Once one of my dad’s trustees escaped and the State Police—who and a barracks nearby, staked out the house, thinking the trustee would come to my dad for help. That wasn’t happening.
Once this drunk just happened by and tried to steal my dad’s car. Dad ran outside and tackled him and then called the police. But the prison and the housing are in this weird cross jurisdiction and neither department wanted to come pick the guy up. My dad said, “Hey, If I throw him over the fence, will you take him then?”
No, they didn’t want this guy. So he called the State Police and they came and got him. My dad worked hard his whole life and I remember, once, after he bought us this membership for the pool to go swimming, that we got home from swimming and he came home from work completely exhausted and I realized, “Wow, this man literally does everything for us…he’s pouring his life out at work so we can have it good.”

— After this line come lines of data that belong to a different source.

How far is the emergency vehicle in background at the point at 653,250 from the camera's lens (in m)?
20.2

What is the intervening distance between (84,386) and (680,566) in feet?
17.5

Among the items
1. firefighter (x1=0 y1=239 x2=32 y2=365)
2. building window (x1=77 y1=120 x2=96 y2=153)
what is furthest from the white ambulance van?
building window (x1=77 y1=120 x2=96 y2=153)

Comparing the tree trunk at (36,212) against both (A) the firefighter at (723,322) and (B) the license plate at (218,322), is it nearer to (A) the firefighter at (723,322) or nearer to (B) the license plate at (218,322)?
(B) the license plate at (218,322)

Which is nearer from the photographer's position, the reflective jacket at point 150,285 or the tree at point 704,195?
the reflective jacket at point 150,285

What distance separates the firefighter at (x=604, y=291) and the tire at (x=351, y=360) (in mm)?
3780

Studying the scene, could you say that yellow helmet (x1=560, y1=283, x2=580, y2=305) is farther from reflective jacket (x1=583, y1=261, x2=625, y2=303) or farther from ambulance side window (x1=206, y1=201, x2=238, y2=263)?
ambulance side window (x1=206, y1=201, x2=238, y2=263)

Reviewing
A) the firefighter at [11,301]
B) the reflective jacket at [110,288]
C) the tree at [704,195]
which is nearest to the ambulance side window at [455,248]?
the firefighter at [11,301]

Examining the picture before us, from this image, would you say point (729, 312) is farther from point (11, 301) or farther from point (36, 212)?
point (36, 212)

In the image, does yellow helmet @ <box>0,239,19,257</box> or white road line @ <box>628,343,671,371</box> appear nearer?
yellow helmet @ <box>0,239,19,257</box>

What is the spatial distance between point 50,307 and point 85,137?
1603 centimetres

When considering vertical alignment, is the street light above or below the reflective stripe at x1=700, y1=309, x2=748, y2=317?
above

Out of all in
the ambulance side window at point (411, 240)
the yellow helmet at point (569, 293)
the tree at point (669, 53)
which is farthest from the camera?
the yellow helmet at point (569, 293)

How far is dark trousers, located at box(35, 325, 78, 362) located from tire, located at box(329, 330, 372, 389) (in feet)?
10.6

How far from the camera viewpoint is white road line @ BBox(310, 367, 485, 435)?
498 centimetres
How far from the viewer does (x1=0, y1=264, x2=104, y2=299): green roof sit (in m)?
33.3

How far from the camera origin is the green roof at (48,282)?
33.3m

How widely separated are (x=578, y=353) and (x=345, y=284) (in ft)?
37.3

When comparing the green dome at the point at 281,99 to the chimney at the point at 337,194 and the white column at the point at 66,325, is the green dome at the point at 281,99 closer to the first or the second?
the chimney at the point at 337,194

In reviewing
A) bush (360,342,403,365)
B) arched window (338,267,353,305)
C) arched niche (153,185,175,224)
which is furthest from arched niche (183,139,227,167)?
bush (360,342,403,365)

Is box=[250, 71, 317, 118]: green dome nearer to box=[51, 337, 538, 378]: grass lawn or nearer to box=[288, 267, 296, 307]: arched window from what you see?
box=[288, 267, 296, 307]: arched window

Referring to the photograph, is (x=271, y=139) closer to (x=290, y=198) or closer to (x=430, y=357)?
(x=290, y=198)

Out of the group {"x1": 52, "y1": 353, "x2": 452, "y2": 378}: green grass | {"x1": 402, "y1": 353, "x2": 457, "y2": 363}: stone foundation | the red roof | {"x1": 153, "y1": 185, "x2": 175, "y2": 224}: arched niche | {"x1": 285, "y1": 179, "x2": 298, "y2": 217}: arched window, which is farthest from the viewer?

Unfortunately, working in HVAC all of those years, Dad got asbestoses and lung cancer. He made it to 72. It was hard to see him go, even though he was wasting away. I don’t really believe in all of this depression stuff—this virtually feel-sorry-for-me cult—we have today. But after my dad passed it literally seemed like the sun didn’t shine anymore.
-A Grateful Son, Joliet Illinois, 8/13/20, sitting in a driveway on a folding chair
The death of a good man is not just a tragedy to his family and friends. It diminishes us all. It is part of our obligation as good white men to produce more of the same, to keep back the darkness however one may define it.